REQUIREMENT >> Only one stretch of the data below should be repeated: the lines from the line containing "[camera trap, volunteer-labeled]" through the line containing "common name: springbok", inclusive, exactly as they are.

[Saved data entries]
- Opening Delimiter -
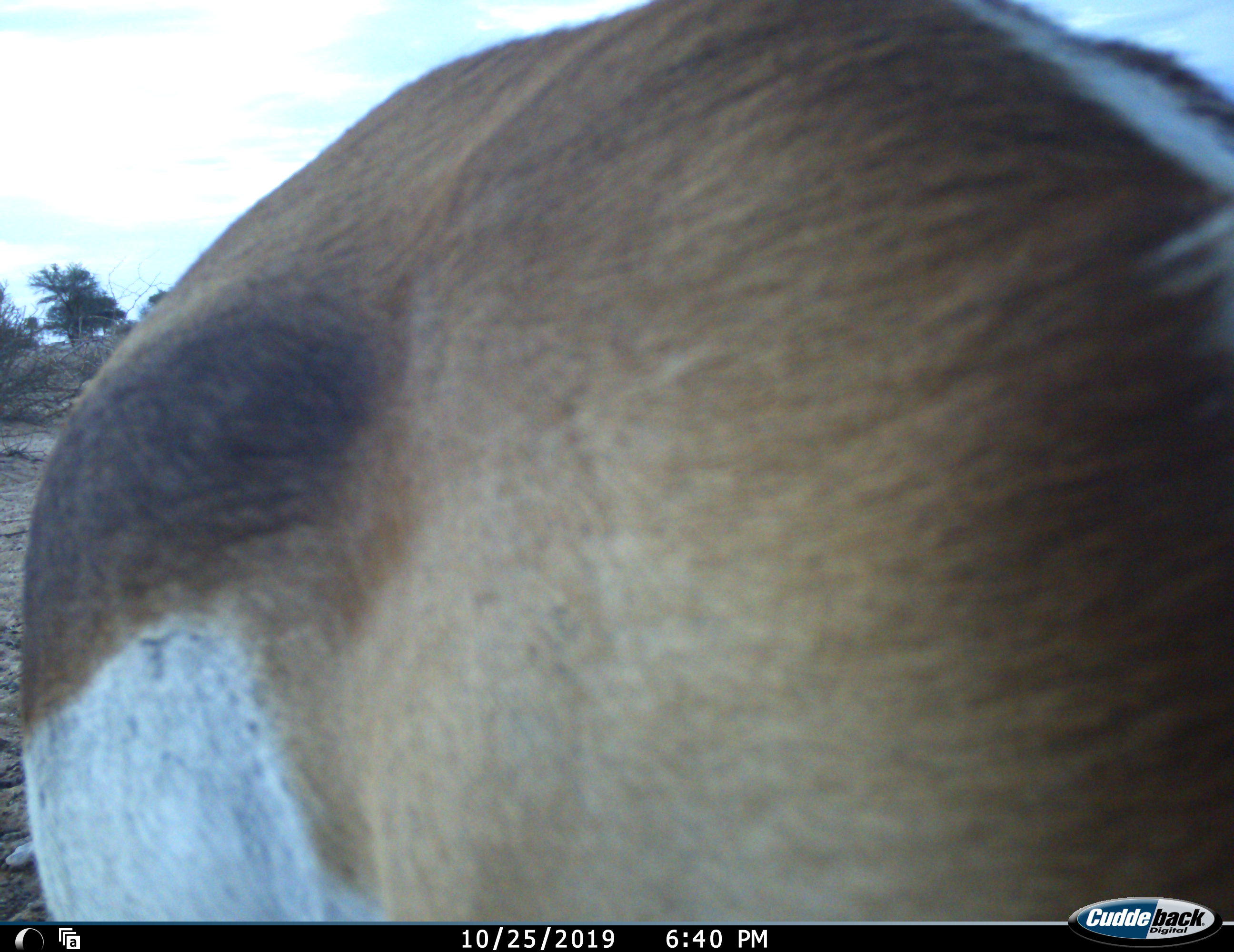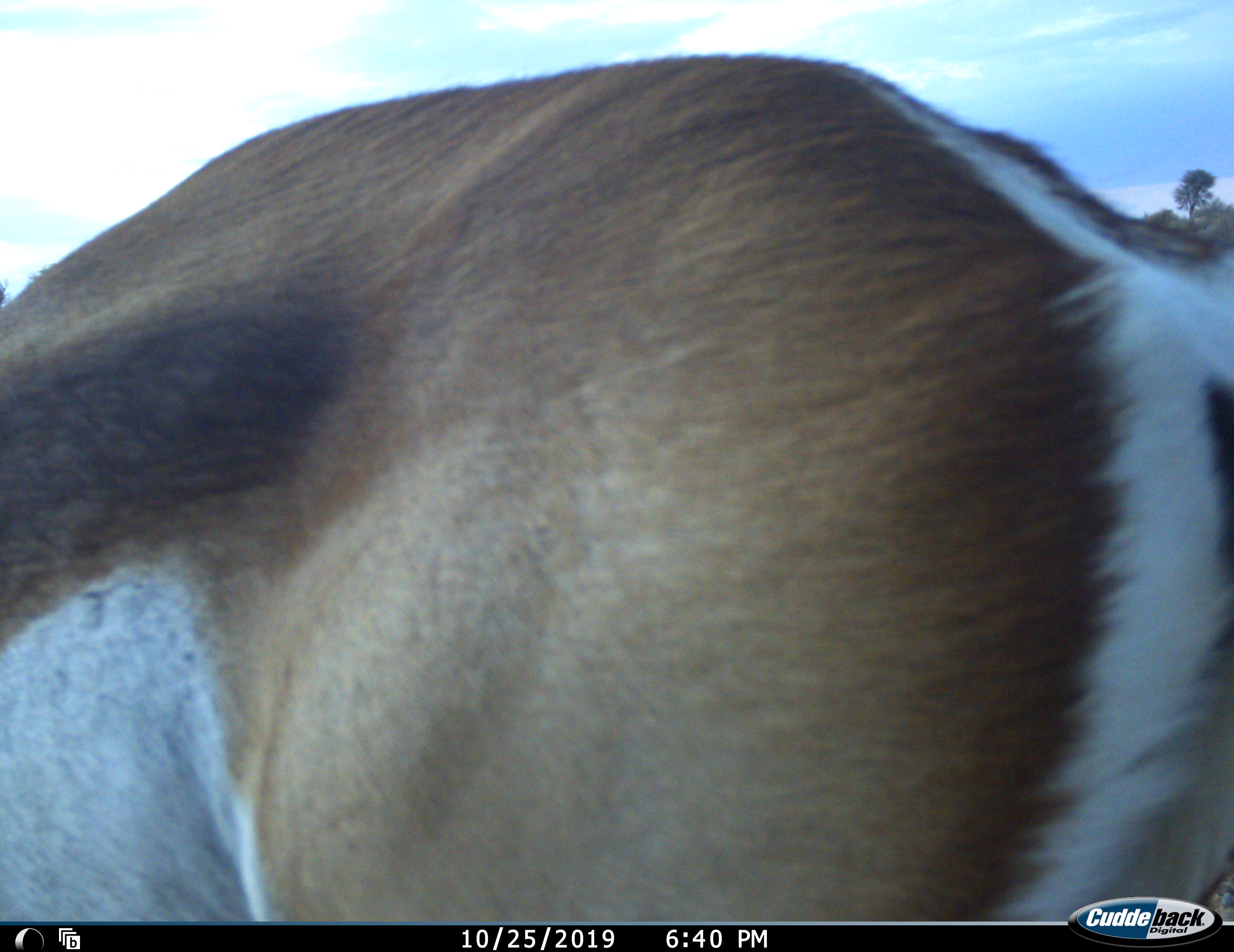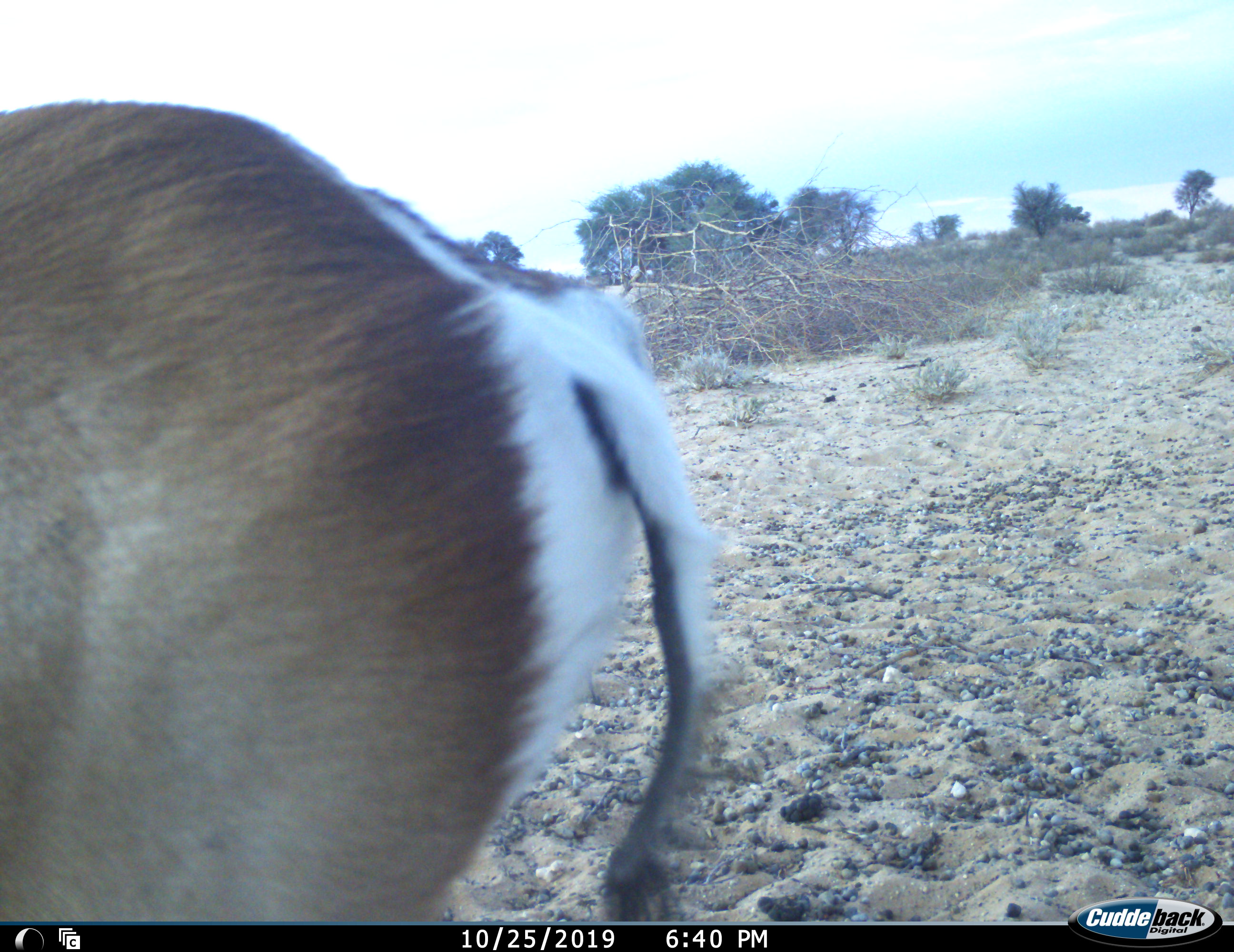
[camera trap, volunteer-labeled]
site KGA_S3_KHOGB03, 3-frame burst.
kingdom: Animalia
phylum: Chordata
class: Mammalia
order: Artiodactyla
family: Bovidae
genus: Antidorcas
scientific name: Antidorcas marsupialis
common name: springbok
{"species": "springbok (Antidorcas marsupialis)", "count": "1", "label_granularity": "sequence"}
- Closing Delimiter -
- Opening Delimiter -
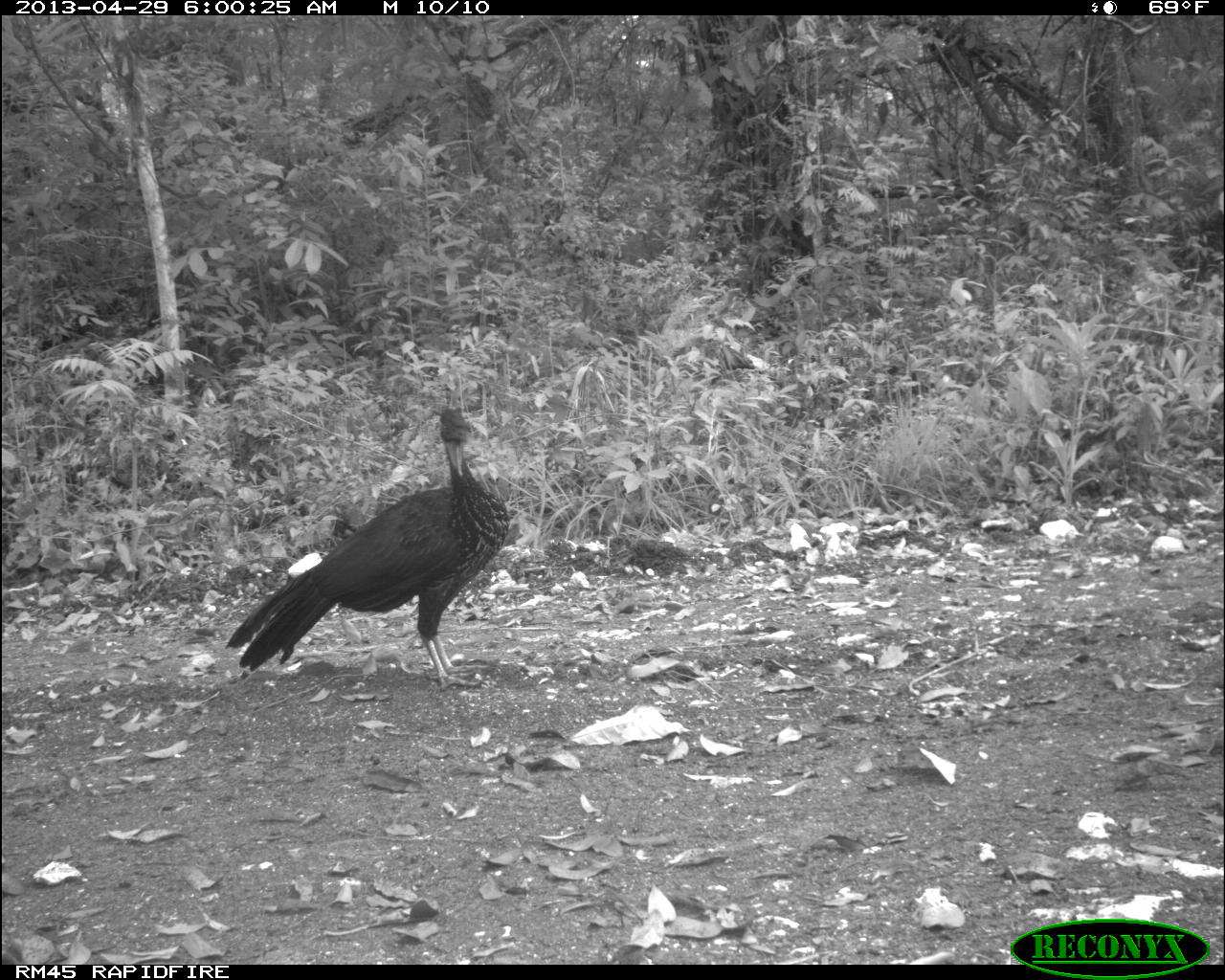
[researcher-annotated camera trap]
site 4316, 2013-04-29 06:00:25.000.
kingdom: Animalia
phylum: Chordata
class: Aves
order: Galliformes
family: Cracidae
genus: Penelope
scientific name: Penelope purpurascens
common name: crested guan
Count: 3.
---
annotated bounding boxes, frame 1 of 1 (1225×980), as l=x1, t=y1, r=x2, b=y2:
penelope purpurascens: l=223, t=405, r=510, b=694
- Closing Delimiter -
- Opening Delimiter -
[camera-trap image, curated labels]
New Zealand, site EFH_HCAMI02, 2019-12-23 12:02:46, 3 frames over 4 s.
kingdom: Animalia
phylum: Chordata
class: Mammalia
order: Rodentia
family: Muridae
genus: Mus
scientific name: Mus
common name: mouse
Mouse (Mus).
- Closing Delimiter -
RESPONSE TO THE EXERCISE >>
[camera trap, volunteer-labeled]
site KGA_S3_KHOGB03, 3-frame burst.
kingdom: Animalia
phylum: Chordata
class: Mammalia
order: Artiodactyla
family: Bovidae
genus: Antidorcas
scientific name: Antidorcas marsupialis
common name: springbok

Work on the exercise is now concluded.